▸ **Provided text**:

-- Opening Marker --

Studio album by Rubén Blades & Pete Rodríguez and His Orchestra
- Released: 1970
- Recorded: 1970
- Studio: Bell Sound (New York City); Sound Factory (Hollywood);
- Genre: Salsa; Latin soul; bolero; guaguancó; guaracha;
- Length: 37:31
- Language: Spanish; English;
- Label: Alegre
- Producer: Miguel Estivill

Rubén Blades chronology
|  | De Panamá a New York (1970) | The Good, the Bad, the Ugly (1974) |

= De Panamá a New York (album) =

De Panamá a New York (From Panama to New York) is the debut studio album by Panamian singer-songwriter Rubén Blades and the eleventh for Pete Rodríguez and His Orchestra. Released in 1970 through Alegre Records, it contains notable songs such as Descarga Caliente, El Bravo and Juan Gonzáles, which, despite not having the expected success, were the basis for songs like Pedro Navaja, Plástico and Siembra, among others.

This album was recorded during the trip that Blades and his family made in New York. This album also meant the inspiration of the Panamanian to compose the song El Cazanguero included in the album The Good, the Bad, the Ugly.

Professional ratings
Review scores
| Source | Rating |
| AllMusic | Star Half star |
| The New Rolling Stone Album Guide | Star |

== Background ==
Blades after arriving in New York for the second time. caught the attention of Alegre Records producer Pancho Cristal who had already produced hits like "I Like It Like That" and Jala Jala y Boogaloo. Who was in charge of instrumentalizing Blades and Pete Rodríguez. The album marks the first Blades mainly composed songs for his albums.

-- Closing Marker --

▸ **Problem to work on**: Continue the article on the album De Panamá a New York from the point where it stops. The lines that follow play no part in what is asked here.

▸ **Data extract**:

-- Opening Marker --

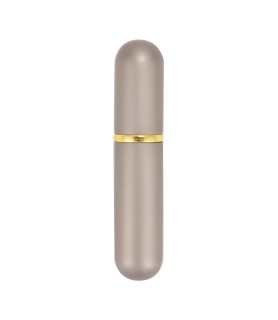 Inhalateur de poppers gris - Litolu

-- Closing Marker --

▸ **Answer**:
== Songs and their meanings in Blades ==
Although still evolving, many of its essential traits - the storytelling, the common touch, the character sketches, the knack for melody and flashy soneos or vocal improvisations - were already evident here. Many of these songs contain the core of concepts that would flourish in future years. The opening song Juan González, for example, foreshadows his Cipriano Armenteros, recorded in 1975 by Ismael Miranda. Both songs extol the legends of revolutionary folk heroes, borrowing from the Mexican corrido or narrative song, but with a clip-clop salsa beat. It is the differences that are revealing. The later song is much more fleshed out as a story, with more details, more verses, and more concrete action. Also, unlike Juan González, who is killed along with his tired and hungry rebels, Cipriano is rescued in a daring raid by his men who swear revenge, a poignant ending that inspires more than regrets. Still, the artist thought enough of "Juan Gonzalez" four decades later to revive the tune during his 2008 European tour. To foreshadow further, Blades addresses a heartbroken friend bilingually on Hey Man, like this as he headed down a drunken street to a tune that begins What happened, man? From Salsa at Woodstock from 1976 by Bobby Rodríguez and the company. El Pescador has hints of the haunting melody of Prepara, from the 1979 Fania All Stars Crossover; both songs are about outings and both combine tenderness and foreboding. And on "Descarga Caliente," Blades unleashes a torrent of bristling soneos expressing his fierce independence and a sharp social message against simulation and materialism, a clear preamble to "Plástico" and "Siembra" from his classic 1978 album with Willie Colón.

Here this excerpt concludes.